Bring Me The Head of Lady Godiva

Bring Me The Head of Lady Godiva

“You test me, husband.  But I will show my true love for you” declared Lady Godiva. 

“I was joking, wife” exclaimed Earl Leofric, “I can cut the tax.”

“I must show you my proper wifely obedience” she answered.  There was a mad look in her eye as she rode out naked on her favourite white mare.

Unwilling to use force – you did not publicly strike or grab a high-ranking Saxon noblewoman – Leofric ran ahead.  Shouted out “my wife is mad, but I shall put out the eyes of any man who gazes upon her.”

All the men and most of the women duly turned away.  Not that many had much wish to do otherwise, with this fat middle-aged and pious woman.

But then the Benedictine monks took a hand.  Installed by Leofric and Godiva several years back, they showed intelligent gratitude.  They chanted prayers, and threw in front of the horse a series of cups of pure water from a rain-butt.  Evil could not cross running water, it was said.  Or at least not easily, or in daylight.

They had it right.  The ‘horse’ instantly became a centaur. A female centaur with shameless breasts displayed, and nothing to cover her immodest rear end.

Lady Godiva slid off, looking dazed.  A nearby woman instantly took off her own cloak and wrapped her in it.

The centaur scowled at the monks.  “I serve no devil, your Christian fantasy.  I could have brought back the goddess.  I almost had the key.  I just had to make the proper circuit, which you block.

“Her true name is Godgyfu, ‘Gift of God’, and it is also mine.  But she has forgotten what it once meant.

She did nothing except yield to my spell.  My bargain was with your little lion-lord.  He offered me possession of his wife’s head, if I would make her love him and obey. 

“I never promised she would do this in a sane manner.”

The creature turned to green smoke, and vanished. 

No one was actually blinded.  But none dared speak of these terrifying events, save a monk who wrote it down in Greek to ease his own mind.  A story published long after these displaced Saxon nobles were almost forgotten.

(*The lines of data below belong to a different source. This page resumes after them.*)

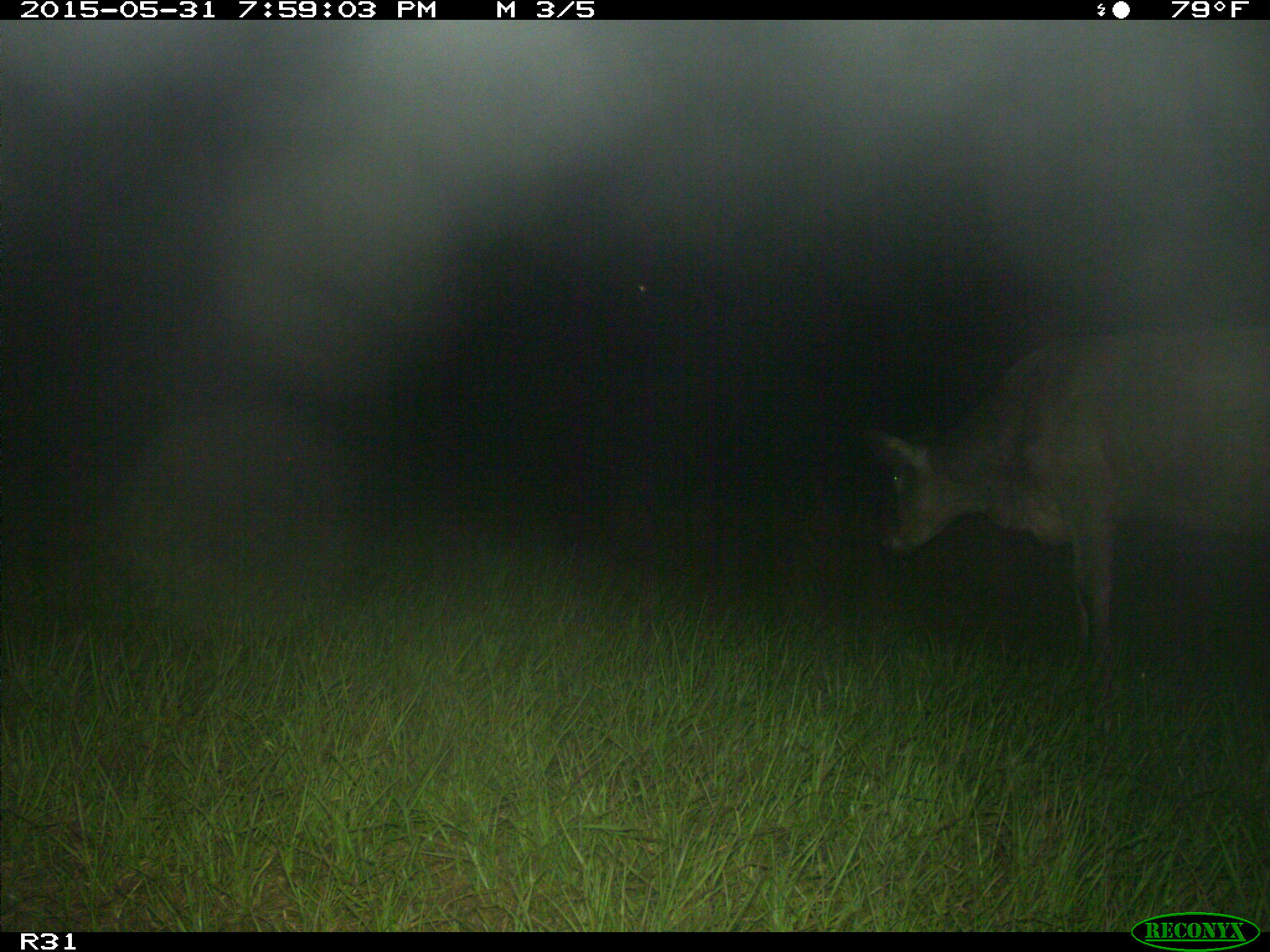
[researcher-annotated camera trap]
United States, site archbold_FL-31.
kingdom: Animalia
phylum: Chordata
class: Mammalia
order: Artiodactyla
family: Bovidae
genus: Bos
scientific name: Bos taurus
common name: domestic cow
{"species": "Bos taurus (domestic cow)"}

Copyright ©Gwydion M. Williams


The real story of Godiva and her relatives would be as good as anything in Game of Thrones or The Last Kingdom.  Leofic Earl of Mercia died in 1057.  Their son Ælfgar Earl of Mercia was sometimes a rival to the Godwinsons.  He married a sister of Edwin and Morcar, and died in 1060.  Their daughter Ealdgyth – Godiva’s granddaughter – was first the wife of a Welsh king, and then of Harold Godwinson.  Her probable son by Harold became an exile, and their fate is unknown.  Edwin and Morcar were probably not trusted by King Harold, which may be a reason he rushed to the fatal Battle of Hastings.  Both managed for a time to work with King William, but came to bad ends.

Alfred Duggan’s excellent historic novel The Cunning of the Dove assumes continuing rivalry, and presents Harold’s marriage to Ealdgyth Ælfgar’s daughter as almost a rape.  I don’t think he mentions Godiva.  She is listed in the Doomsday Book as one of the few surviving Saxon large landholders.  But by 1086 her lands are held by others.  Little more is known of her age and fate, or of her other children – she had nine.

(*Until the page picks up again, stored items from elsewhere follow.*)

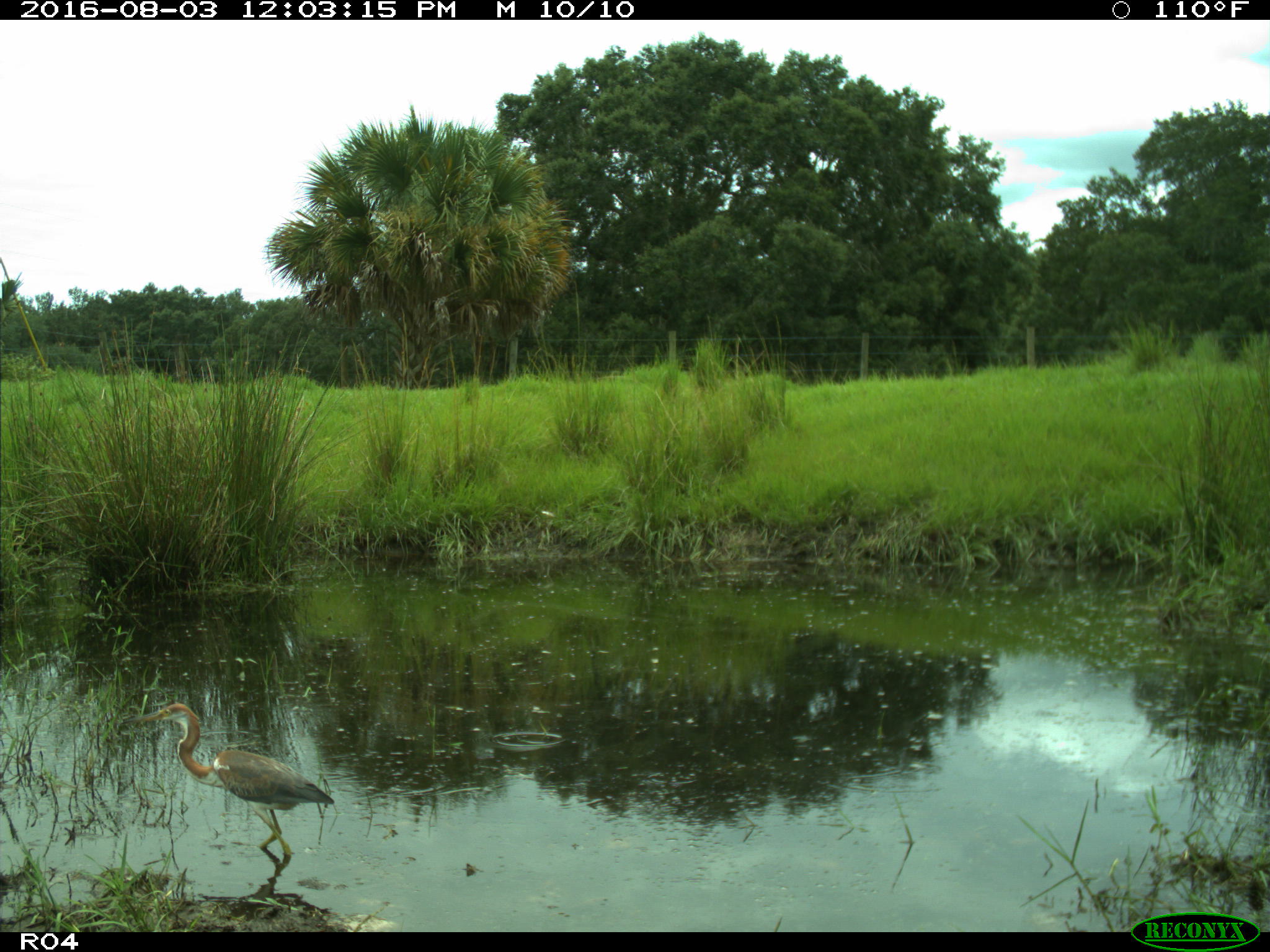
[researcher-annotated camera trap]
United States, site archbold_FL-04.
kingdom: Animalia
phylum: Chordata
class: Aves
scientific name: Aves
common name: birds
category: unidentified bird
Unidentified bird (birds) (Aves).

The real Leofric and Godiva founded a Benedictine monastery in 1043.  Leofric means Beloved Ruler, but could be taken as Leo for lion.

Stories about her naked ride begin in the 13th century, and are obviously fiction.  The source is the Flores Historiarum (Flowers of History); two different (though related) Latin chronicles by medieval English historians.  They were associated with the Abbey of St Albans.

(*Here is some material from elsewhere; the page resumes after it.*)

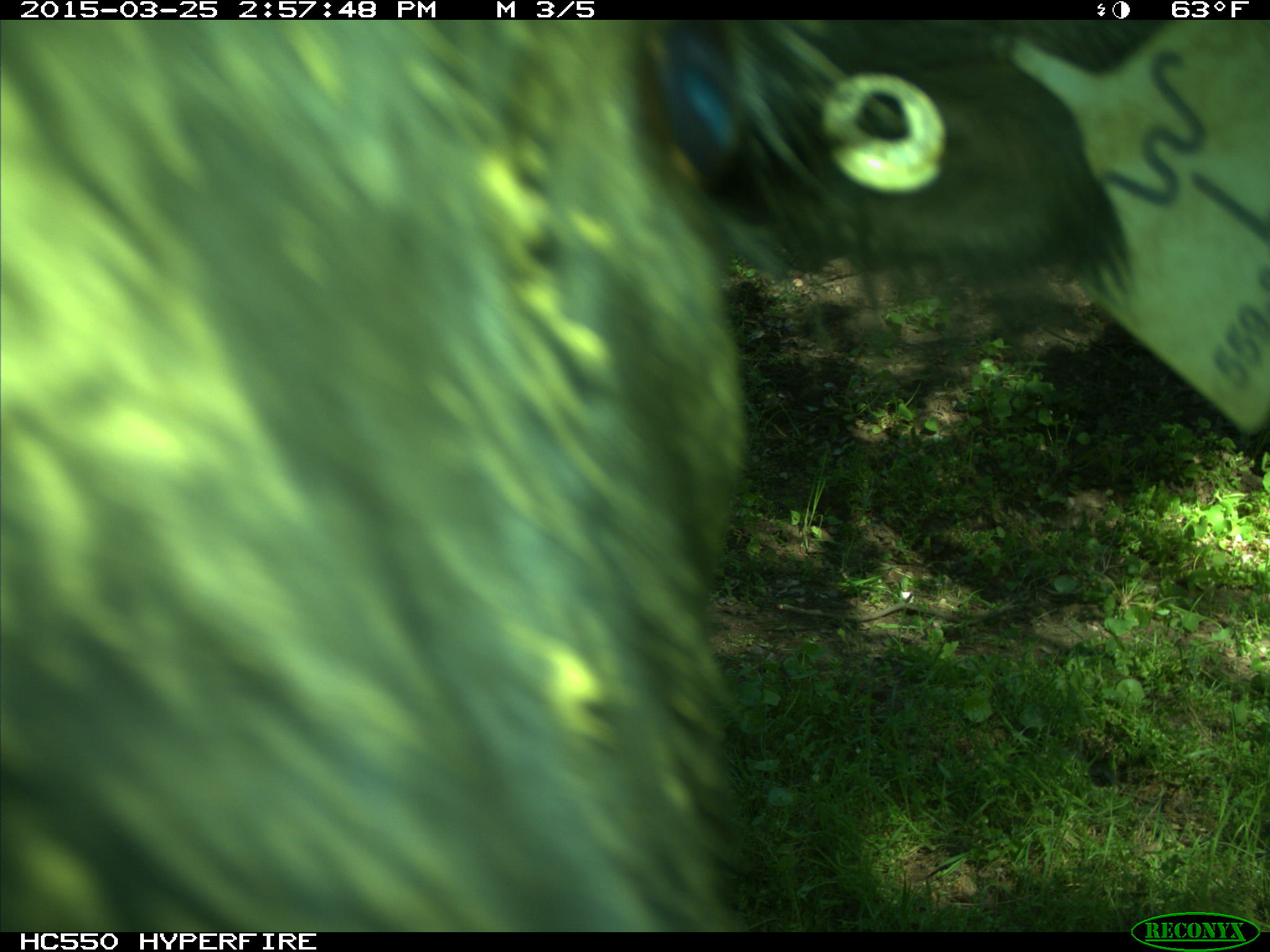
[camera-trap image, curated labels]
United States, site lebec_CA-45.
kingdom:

The Wikipedia entry includes the suggestion that she rode as a penitent in just a simple white shift, equivalent to underwear.  That folk stories elaborated this until it became nudity.  Possible.  But it may have been invented completely by a monk who was theoretically denied normal sexual outlets.  Lots of them had lots of sexual guilt, and medieval pictures of hell are full of lewd unhealthy imagery.

I took the title, but nothing else, from a 1974 film called Bring Me the Head of Alfredo Garcia.  And from a jest in the London magazine Time Out that did a pseudo-review called Bring Me the Head of Linda Lovelace.  That was before the lady came forward with claims she had been forced into most of what she’d been famous for.